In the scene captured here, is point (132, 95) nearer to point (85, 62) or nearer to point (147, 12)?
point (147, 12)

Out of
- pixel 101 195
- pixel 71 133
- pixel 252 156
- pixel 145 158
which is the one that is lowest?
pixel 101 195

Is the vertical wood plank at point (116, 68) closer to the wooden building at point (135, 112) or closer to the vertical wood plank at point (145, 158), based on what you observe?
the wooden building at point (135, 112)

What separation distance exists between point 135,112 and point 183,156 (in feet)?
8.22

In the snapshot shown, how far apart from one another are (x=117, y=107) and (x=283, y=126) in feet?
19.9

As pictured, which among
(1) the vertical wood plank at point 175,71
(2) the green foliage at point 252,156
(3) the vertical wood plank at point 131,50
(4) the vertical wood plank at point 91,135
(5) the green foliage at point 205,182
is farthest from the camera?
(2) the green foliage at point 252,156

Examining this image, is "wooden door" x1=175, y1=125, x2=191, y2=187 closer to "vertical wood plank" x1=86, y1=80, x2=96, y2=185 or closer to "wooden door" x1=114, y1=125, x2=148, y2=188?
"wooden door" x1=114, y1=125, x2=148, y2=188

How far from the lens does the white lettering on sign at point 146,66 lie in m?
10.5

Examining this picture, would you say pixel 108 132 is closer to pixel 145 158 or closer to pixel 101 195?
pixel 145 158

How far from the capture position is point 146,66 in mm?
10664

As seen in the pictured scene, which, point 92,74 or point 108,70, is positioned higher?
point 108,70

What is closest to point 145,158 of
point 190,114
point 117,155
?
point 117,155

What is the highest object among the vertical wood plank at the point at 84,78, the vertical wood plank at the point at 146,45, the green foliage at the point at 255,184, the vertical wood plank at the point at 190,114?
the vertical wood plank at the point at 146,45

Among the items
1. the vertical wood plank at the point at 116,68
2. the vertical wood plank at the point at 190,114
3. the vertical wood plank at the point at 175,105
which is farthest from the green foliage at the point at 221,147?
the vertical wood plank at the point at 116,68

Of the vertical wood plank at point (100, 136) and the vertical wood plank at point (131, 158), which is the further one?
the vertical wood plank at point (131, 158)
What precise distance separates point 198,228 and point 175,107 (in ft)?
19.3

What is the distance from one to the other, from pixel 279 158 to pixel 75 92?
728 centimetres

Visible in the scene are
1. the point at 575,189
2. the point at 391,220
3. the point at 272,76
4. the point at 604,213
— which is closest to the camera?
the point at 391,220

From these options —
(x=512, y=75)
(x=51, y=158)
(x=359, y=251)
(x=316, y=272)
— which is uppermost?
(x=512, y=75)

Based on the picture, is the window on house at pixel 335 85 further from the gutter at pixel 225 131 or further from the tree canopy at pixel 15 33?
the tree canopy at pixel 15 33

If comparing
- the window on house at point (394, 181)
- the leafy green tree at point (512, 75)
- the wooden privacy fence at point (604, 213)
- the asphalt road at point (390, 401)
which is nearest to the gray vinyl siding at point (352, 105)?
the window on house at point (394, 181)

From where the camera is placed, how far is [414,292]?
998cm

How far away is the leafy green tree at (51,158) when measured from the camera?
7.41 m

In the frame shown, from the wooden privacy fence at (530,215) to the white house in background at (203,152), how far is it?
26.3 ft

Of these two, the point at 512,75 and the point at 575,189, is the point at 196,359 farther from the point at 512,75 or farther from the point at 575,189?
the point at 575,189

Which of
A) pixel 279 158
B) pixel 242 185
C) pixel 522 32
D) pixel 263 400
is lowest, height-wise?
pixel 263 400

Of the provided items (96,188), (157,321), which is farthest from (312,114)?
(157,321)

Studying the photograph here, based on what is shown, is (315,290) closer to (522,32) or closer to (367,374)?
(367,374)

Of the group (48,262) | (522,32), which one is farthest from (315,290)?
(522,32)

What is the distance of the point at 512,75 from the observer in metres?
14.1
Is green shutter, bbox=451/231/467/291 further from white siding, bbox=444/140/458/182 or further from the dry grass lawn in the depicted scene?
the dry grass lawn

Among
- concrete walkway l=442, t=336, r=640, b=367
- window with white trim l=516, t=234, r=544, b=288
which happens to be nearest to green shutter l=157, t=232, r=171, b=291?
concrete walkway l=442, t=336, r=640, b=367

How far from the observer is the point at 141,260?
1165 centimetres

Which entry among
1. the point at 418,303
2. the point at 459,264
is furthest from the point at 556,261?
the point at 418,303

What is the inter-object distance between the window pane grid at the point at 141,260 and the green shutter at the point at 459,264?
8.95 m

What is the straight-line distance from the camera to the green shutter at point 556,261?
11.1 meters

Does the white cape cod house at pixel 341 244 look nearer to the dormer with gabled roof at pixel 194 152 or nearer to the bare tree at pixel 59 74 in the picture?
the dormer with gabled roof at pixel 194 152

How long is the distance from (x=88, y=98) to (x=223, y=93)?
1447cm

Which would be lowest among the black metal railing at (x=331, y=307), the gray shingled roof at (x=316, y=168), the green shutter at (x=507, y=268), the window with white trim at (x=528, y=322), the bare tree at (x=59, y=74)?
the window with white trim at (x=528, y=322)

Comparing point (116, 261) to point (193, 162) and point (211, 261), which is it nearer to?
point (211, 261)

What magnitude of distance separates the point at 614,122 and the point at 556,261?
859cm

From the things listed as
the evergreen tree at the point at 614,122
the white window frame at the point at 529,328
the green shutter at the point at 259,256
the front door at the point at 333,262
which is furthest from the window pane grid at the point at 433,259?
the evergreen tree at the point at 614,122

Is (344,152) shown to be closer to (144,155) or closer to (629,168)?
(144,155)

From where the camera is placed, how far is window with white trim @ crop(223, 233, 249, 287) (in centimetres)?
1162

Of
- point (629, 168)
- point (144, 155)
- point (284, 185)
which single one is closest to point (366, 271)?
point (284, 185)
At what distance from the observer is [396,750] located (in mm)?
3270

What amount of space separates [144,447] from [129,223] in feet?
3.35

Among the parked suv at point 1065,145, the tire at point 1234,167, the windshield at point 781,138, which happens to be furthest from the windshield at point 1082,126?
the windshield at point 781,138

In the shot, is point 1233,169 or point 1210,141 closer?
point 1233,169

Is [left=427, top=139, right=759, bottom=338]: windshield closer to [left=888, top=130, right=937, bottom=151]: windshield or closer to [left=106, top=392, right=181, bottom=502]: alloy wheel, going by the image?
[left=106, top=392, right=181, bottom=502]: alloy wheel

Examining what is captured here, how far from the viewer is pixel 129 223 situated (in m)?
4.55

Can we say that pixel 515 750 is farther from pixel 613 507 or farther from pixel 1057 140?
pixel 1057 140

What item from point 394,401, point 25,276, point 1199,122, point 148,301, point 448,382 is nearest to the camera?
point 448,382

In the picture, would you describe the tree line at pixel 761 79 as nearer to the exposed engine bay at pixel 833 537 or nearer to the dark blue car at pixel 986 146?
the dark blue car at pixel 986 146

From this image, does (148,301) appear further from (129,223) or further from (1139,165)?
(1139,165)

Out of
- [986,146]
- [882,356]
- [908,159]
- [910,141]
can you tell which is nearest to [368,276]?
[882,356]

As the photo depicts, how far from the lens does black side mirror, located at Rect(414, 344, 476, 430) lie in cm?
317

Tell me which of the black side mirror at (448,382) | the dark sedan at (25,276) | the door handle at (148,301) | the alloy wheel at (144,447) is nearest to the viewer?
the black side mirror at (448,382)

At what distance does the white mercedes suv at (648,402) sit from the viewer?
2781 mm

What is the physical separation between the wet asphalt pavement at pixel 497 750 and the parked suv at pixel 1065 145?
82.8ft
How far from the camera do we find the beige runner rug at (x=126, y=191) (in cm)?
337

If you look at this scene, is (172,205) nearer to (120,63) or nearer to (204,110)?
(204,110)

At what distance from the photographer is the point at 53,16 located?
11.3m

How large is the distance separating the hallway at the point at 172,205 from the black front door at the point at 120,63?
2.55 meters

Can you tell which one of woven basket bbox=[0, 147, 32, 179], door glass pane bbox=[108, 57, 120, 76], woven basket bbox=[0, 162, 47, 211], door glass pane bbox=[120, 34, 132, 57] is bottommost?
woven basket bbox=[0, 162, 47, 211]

------------

_Requirements:_ Starting from the line containing "Tell me which", repeat each line through the end of the entries, exactly.

_Response:_
Tell me which of the black side mirror at (448,382) | the dark sedan at (25,276) | the door handle at (148,301) | the alloy wheel at (144,447) is nearest to the viewer?
the black side mirror at (448,382)

At what distance does the white mercedes suv at (648,402) sit from the viewer?
2781 mm

What is the physical separation between the wet asphalt pavement at pixel 497 750 and the parked suv at pixel 1065 145?
82.8ft
How far from the camera do we find the beige runner rug at (x=126, y=191) (in cm)?
337

If you look at this scene, is (172,205) nearer to (120,63) or nearer to (204,110)?
(204,110)

At what distance from the photographer is the point at 53,16 located?
11.3m

How large is the distance separating the hallway at the point at 172,205 from the black front door at the point at 120,63?
2.55 meters

Can you tell which one of woven basket bbox=[0, 147, 32, 179], door glass pane bbox=[108, 57, 120, 76], woven basket bbox=[0, 162, 47, 211], door glass pane bbox=[120, 34, 132, 57] is bottommost?
woven basket bbox=[0, 162, 47, 211]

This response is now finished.